** WHAT YOU NEED TO DO **
[1] In the Heinrich von Herford article, who edited the 1859 reprint of his chronicle?
[2] Please select every line of the entries that contains the word "bracelets".

** EXCERPT **

= Heinrich von Herford =

Heinrich von Herford (also Heinrich von Hervord, Henricus de Hervordia), anglicized as Henry of Herford (c. 1300 – 9 October 1370), was a Dominican friar, chronicler, historian, and theologian.

==Biography==
Born around 1300 in Herford, Westphalia, then part of the Holy Roman Empire, Heinrich probably attended the Latin school of the Imperial Abbey, today the Friedrichs-Gymnasium Herford. He was then professed in into the Dominican friary at Minden. There he wrote his chronicle Liber de rebus memorabilioribus (A Book of Memorable Things), in which he summarizes the work of earlier historians from Eusebius down to the writers of his own age. The work, which is continued down to the coronation of the Emperor Charles IV in 1355, was one of the chief sources of historical information in fourteenth-century literature. It was reprinted under the editorship of August Potthast in Göttingen in 1859. He also composed the Catena aurea in decem partes distincta, a summary of theology, and a treatise, De Conceptione Virginis gloriosae.

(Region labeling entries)
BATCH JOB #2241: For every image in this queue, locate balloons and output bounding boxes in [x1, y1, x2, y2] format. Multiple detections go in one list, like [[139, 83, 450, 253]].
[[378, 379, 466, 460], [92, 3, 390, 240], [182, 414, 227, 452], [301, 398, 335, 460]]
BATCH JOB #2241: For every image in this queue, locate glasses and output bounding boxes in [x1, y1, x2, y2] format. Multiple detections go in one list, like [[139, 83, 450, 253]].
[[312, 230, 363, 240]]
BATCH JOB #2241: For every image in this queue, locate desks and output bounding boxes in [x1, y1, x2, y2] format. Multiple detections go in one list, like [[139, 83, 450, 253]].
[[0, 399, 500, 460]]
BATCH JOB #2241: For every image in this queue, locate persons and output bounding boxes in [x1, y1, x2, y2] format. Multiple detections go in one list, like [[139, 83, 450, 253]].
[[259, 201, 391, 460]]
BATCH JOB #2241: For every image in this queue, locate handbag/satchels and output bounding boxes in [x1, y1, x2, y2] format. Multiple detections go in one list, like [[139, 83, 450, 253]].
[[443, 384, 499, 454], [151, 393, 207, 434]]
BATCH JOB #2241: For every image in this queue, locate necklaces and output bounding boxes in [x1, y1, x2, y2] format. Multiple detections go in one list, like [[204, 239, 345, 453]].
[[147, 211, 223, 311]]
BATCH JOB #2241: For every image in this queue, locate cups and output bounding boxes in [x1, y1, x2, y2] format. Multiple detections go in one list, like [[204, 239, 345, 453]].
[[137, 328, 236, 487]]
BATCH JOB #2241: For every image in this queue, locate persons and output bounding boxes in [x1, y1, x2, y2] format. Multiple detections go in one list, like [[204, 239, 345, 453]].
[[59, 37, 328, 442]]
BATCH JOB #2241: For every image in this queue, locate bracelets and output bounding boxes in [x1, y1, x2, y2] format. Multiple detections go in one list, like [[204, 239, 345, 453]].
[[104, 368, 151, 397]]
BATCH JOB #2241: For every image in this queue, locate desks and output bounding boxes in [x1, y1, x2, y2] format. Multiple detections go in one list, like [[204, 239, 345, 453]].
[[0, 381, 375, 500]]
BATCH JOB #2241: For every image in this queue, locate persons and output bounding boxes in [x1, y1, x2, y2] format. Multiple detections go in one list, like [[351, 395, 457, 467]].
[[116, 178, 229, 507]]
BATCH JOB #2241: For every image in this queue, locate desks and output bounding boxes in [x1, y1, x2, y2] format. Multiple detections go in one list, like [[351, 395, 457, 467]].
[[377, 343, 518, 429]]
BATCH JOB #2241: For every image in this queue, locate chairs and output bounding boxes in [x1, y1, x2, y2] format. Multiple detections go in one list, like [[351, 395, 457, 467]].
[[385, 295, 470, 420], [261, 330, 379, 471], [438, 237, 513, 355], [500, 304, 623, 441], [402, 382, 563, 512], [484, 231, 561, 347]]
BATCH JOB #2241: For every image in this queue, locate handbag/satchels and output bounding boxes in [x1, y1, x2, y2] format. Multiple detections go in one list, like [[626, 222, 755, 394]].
...
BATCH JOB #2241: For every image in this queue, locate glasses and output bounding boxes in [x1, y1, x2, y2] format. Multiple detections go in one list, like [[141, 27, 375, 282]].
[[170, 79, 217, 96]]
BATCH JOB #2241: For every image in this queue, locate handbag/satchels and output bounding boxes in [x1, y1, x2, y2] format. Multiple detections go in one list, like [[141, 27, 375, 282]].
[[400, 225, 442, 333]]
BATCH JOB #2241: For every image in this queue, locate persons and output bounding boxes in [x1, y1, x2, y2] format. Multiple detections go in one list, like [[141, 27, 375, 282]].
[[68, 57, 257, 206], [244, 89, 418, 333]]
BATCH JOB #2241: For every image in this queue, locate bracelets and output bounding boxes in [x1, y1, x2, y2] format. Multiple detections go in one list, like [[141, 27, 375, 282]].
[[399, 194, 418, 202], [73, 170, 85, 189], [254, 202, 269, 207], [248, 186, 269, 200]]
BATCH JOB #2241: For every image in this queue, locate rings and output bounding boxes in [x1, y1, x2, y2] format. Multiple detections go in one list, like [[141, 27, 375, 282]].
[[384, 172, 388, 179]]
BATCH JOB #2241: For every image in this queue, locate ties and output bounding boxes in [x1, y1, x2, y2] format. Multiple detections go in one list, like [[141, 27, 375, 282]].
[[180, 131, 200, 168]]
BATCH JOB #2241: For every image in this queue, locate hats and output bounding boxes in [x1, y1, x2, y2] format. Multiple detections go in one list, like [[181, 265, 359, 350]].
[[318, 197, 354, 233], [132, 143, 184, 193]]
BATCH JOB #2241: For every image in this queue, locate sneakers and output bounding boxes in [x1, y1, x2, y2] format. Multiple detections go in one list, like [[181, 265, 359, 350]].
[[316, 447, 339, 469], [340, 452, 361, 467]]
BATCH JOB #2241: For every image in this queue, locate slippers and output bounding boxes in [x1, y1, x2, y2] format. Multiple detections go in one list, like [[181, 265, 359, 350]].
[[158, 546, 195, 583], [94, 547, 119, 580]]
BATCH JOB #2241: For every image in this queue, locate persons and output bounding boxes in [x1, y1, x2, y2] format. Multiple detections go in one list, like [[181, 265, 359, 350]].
--
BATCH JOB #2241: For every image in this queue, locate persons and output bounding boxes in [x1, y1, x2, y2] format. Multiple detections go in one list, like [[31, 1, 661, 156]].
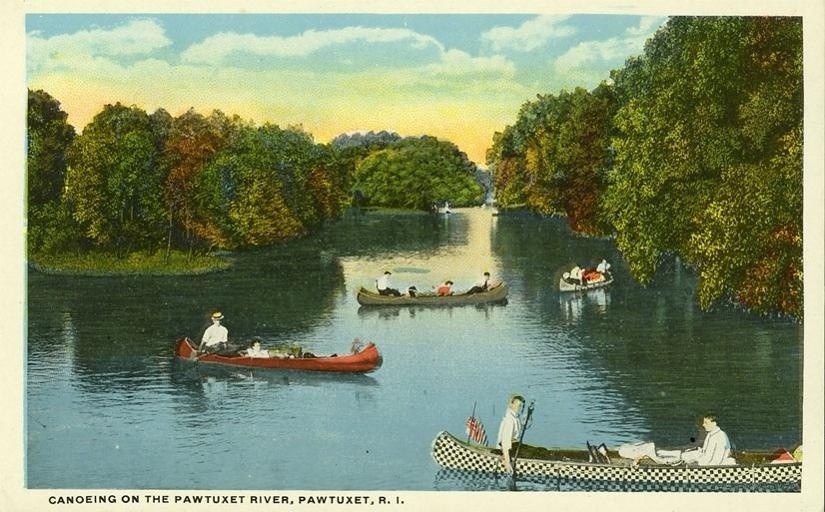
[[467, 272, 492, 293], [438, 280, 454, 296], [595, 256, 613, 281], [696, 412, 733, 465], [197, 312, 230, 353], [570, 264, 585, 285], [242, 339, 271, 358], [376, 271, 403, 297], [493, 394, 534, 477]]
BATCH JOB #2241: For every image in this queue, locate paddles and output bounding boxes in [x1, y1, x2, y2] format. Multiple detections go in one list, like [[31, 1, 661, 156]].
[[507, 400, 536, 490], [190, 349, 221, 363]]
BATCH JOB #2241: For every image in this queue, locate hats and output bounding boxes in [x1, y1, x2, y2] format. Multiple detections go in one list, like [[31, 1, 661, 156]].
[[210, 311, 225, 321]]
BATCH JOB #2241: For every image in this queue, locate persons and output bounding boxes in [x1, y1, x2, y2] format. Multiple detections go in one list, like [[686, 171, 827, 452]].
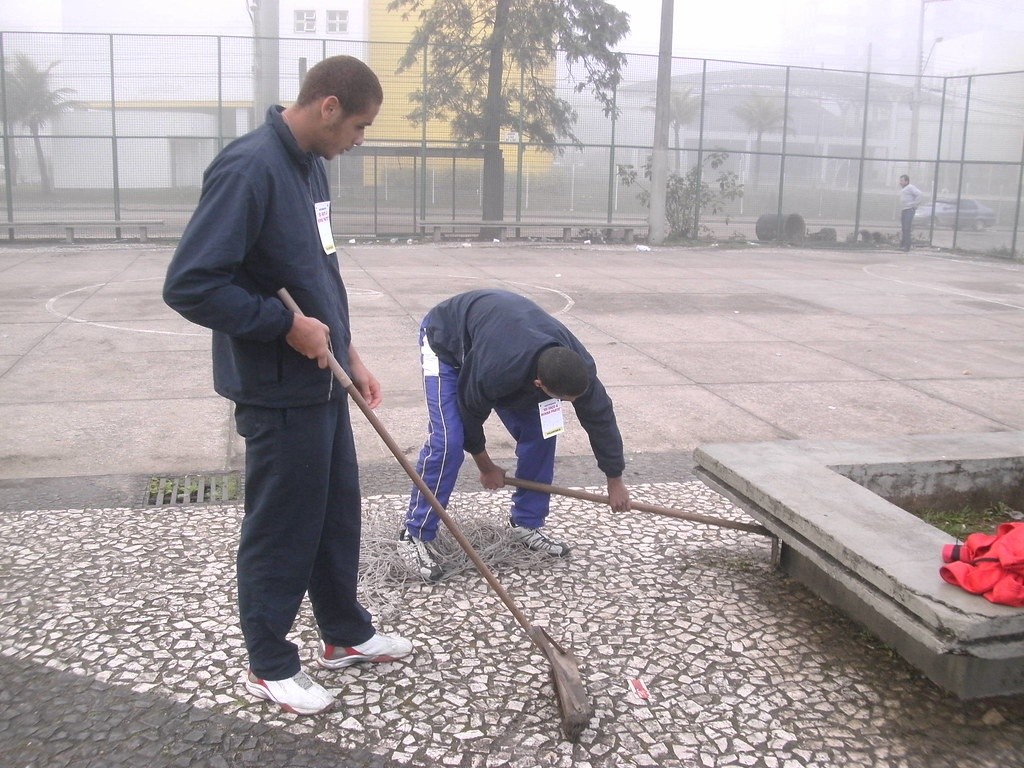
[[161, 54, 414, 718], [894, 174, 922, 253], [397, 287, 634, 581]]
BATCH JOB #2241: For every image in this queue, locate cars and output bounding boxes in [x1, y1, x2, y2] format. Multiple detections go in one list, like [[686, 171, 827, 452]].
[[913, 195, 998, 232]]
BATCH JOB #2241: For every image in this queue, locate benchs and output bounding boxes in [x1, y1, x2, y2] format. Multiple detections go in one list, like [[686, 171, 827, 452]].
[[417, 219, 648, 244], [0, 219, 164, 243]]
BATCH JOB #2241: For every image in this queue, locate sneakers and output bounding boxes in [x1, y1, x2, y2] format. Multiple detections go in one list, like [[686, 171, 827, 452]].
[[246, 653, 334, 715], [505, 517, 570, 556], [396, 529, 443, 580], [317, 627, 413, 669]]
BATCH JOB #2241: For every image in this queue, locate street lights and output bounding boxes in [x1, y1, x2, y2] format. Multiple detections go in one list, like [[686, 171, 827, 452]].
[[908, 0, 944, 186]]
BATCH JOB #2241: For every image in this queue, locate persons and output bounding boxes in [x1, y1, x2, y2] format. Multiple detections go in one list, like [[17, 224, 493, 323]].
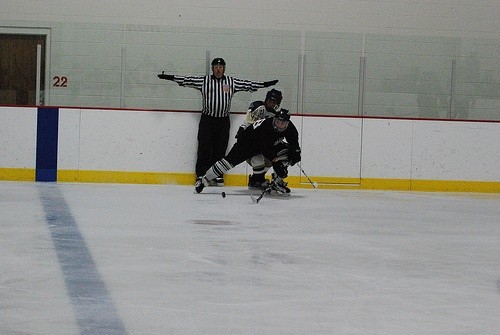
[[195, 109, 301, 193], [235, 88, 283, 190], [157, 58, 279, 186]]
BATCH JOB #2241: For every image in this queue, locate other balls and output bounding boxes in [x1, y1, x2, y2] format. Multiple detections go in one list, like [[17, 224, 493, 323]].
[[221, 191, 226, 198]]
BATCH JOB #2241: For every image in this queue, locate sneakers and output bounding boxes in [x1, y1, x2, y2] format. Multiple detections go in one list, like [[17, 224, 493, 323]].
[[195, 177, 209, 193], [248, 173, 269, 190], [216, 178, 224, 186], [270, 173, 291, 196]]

** SOLUTION LIST **
[1] August Potthast

[2]
BATCH JOB #2241: For every image in this queue, locate bracelets and output bounding boxes in [x1, y1, x2, y2] format. Multiple detections go in one list, like [[204, 239, 345, 453]].
BATCH JOB #2241: For every image in this queue, locate bracelets and output bounding boxes in [x1, y1, x2, y2] format. Multiple detections go in one list, like [[141, 27, 375, 282]].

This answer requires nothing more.